The first arc of Jason Aaron’s Alabama epic concludes with the full-speed-ahead force of a freight train in this week’s Southern Bastards #4. The issue is a dark, balmy action tale rife with firecracker dialogue, brutal violence, and the stifling, claustrophobic energy of a small town gone bad wrapped around each panel. The breathtaking issue is as much Greek tragedy as it is deep-fried Southern saga.

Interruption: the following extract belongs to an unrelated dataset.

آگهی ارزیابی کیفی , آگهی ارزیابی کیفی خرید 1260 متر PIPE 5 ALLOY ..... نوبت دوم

The preceding issues introduced Earl Tubb, a big man who has returned home to the backwater of Craw County. Aside from some good barbecue, the homecoming hasn’t gone well. At all. Power, corruption, and lies hang over the quaintness of country living in Craw. The cult of football serves as center anchor in the county’s universe, and the cast of townsfolk, sheriff department officers, coaches, and miscreants all circle around its gravity.

Tubb soldiers through the story with the steady pace of a force of nature. He’s one part Walking Tall’s Buford Pusser, one part Incredible Hulk as he marches to right wrongs that run deep in the fabric of Craw County. Tubb clutches a makeshift club as his only weapon, wielding the knotted branch like a tall-tale legend, a Southern Paul Bunyan out for justice.

Standing against Tubb is Coach Boss, who leads the county’s football team like a general commanding an army or a baron ruling a fiefdom. Simply put, in Craw County Coach Boss is the man. His authority and cold distain is painted by Aaron in understated brushstrokes of characterization. What comes through is absolutely terrifying, what’s left unsaid even more so.

As the two forces clash together, Aaron’s storytelling has rarely been better. The Alabama native delves deep into a culture and territory he obviously knows well. The characters live and breathe. There’s no Chris Claremont style phonetics, but the dialogue lands with a particular rhythm that lets the accents organically fill the reader’s head. What makes Southern Bastards truly grabbing is Aaron’s meshing of Southern small-town revenge with something deeper, something older. It’s the kind of mysterious air that lingers in the South itself, something almost akin to ancient Greek fables in its tragic overtones. 

Artist Jason Latour is also bringing an A+ game to the pages of Southern Bastards, providing pencil, ink and color art for the book. Latour does with his figures what Aaron does with his words– he brings the denizens of Craw to life in all their manic, twisted glory. Tone saturates from start to finish, through Latour’s postures, framing, and small pitch-perfect details like Boss’ crisply bent hat and football coach polo or dopey rednecks sporting No Fear shirts (sleeveless, naturally). 

The centerpiece of issue four is a brilliant two-page beat told via 12-panel grid. The pulsing images bring the the maelstrom of Earl Tubb’s lifelong journey away and back again to a frenzied pitch. It’s a comic art hurricane sure to raise heartbeats. 

Southern Bastards #4 is a slam-bang end to an astonishingly powerful debut arc. Jason Aaron and Jason Latour deliver a story that hits on all cylinders, with character and drama of the highest order bleeding from every page. Craw County’s a nasty place, but then again so’s the world. Looking it head-on takes some intestinal fortitude, but the passage through this American heart of darkness is well worth the trip.